Comparing Directories Recursively
What is the best tool to compare file hashes in two different drives/directories such as after copying a large number of files from one drive to another? I used cp -au to copy directories, not rsync, since it is between local disks.
I found a mention of hashdeep on the ‘net which means first running it against the first directory generating a file with checksums and then running it a second time against the second directory using this checksum file. Hashdeep, however, is not in the CentOS repository and, according to the ‘net, is possibly no longer maintained.\
I also found md5deep which seems similar.
Are there other tools for this automatic compare where I am really looking for a list of files that exist in only one place or where checksums do not match?
14 thoughts on - Comparing Directories Recursively
diff –brief -r dir1/ dir2/
might do what you need.
If you also want to see differences for files that may not exist in either directory:
diff –brief -Nr dir1/ dir2/
But is diff not best suited for text files?
The standard unix diff will show if the files are the same or not:
$diff 1.bin 2.bin Binary files 1.bin and 2.bin differ
If there is no output from the command, it means that the files have no differences.
Since you don’t need to know exactly how the files are different (the mere fact that they are different is what you do want to know), that should do it.
source:
find . -type f -exec md5sum \{\} \; > checksum.list
destination:
md5sum -c checksum.list
Wouldn’t diff be faster because it doesn’t have to read to the end of every file and it isn’t really calculating anything? Or am I looking at this in the wrong way.
Hi,
[snip]
rsync obviously offers the ‘exist in only one place’ feature but also offers checksum comparisons (in version 3 and higher, I understand)…
-c, –checksum
This changes the way rsync checks if the files have been changed
and are in need of a transfer. Without this option, rsync uses
a “quick check” that (by default) checks if each file’s size and
time of last modification match between the sender and receiver.
This option changes this to compare a 128-bit checksum for each
file that has a matching size. Generating the checksums means
that both sides will expend a lot of disk I/O reading all the
data in the files in the transfer (and this is prior to any
reading that will be done to transfer changed files), so this
can slow things down significantly.
The sending side generates its checksums while it is doing the
file-system scan that builds the list of the available files.
The receiver generates its checksums when it is scanning for
changed files, and will checksum any file that has the same size
as the corresponding sender’s file: files with either a changed
size or a changed checksum are selected for transfer.

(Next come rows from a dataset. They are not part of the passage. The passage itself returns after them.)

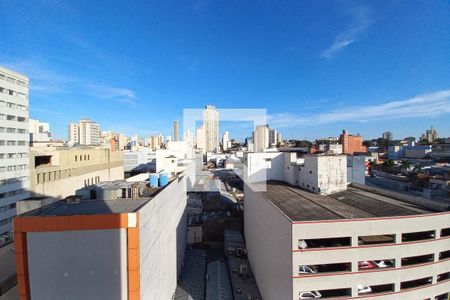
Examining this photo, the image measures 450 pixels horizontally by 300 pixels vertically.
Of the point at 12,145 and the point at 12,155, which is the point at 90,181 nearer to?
the point at 12,155

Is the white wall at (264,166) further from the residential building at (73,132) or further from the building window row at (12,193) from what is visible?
the residential building at (73,132)

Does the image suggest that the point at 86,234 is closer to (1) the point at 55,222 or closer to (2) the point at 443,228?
(1) the point at 55,222

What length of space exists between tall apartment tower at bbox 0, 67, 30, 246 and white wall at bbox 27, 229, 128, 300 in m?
19.7

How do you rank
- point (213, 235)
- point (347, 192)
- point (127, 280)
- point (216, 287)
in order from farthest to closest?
point (213, 235) < point (347, 192) < point (216, 287) < point (127, 280)

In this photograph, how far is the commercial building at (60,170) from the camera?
82.9 feet

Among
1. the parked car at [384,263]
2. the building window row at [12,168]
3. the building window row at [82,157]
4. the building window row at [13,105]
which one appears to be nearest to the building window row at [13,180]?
the building window row at [12,168]

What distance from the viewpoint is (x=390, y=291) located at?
34.5ft

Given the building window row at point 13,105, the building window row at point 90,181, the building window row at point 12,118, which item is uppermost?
the building window row at point 13,105

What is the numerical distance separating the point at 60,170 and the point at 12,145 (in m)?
4.95

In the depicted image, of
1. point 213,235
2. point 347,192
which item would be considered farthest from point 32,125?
point 347,192

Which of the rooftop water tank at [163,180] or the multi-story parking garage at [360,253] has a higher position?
the rooftop water tank at [163,180]

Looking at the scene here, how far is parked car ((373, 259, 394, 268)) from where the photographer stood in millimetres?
10594

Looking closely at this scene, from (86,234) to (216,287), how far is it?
10657mm

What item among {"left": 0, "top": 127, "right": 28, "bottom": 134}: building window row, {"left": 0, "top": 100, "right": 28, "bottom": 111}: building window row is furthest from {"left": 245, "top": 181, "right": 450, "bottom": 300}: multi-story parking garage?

Note that rsync always verifies that each transferred file was
correctly reconstructed on the receiving side by checking a
whole-file checksum that is generated as the file is trans‐
ferred, but that automatic after-the-transfer verification has
nothing to do with this option’s before-the-transfer “Does this
file need to be updated?” check.
For protocol 30 and beyond (first supported in 3.0.0), the
checksum used is MD5. For older protocols, the checksum used is
MD4.
Rich.
Fast was not communicated as requirement, albeit md5 algo works by design “fast” and it was asked to “to compare file hashes”. Nevertheless I also use diff to compare. It depends on your needs …
I did end up using diff which seemed to work well.
Thank you, this time I used diff.
Thank you, saving this for the future.
Ok!
Great, used as suggested!
In article <20171027175431.e265479c4f9b4658fe2179bf@sasktel.net>, Frank Cox wrote:
If the files are the same (which is what the OP is hoping), then diff does indeed have to read to the end of both files to be certain of this. Only if they differ can it stop reading the files as soon as a difference between them is found.
Cheers Tony
I typically use ‘rsync -av -c –dry-run ${dir1}/ ${dir2}/ ‘ (or some variation) for this.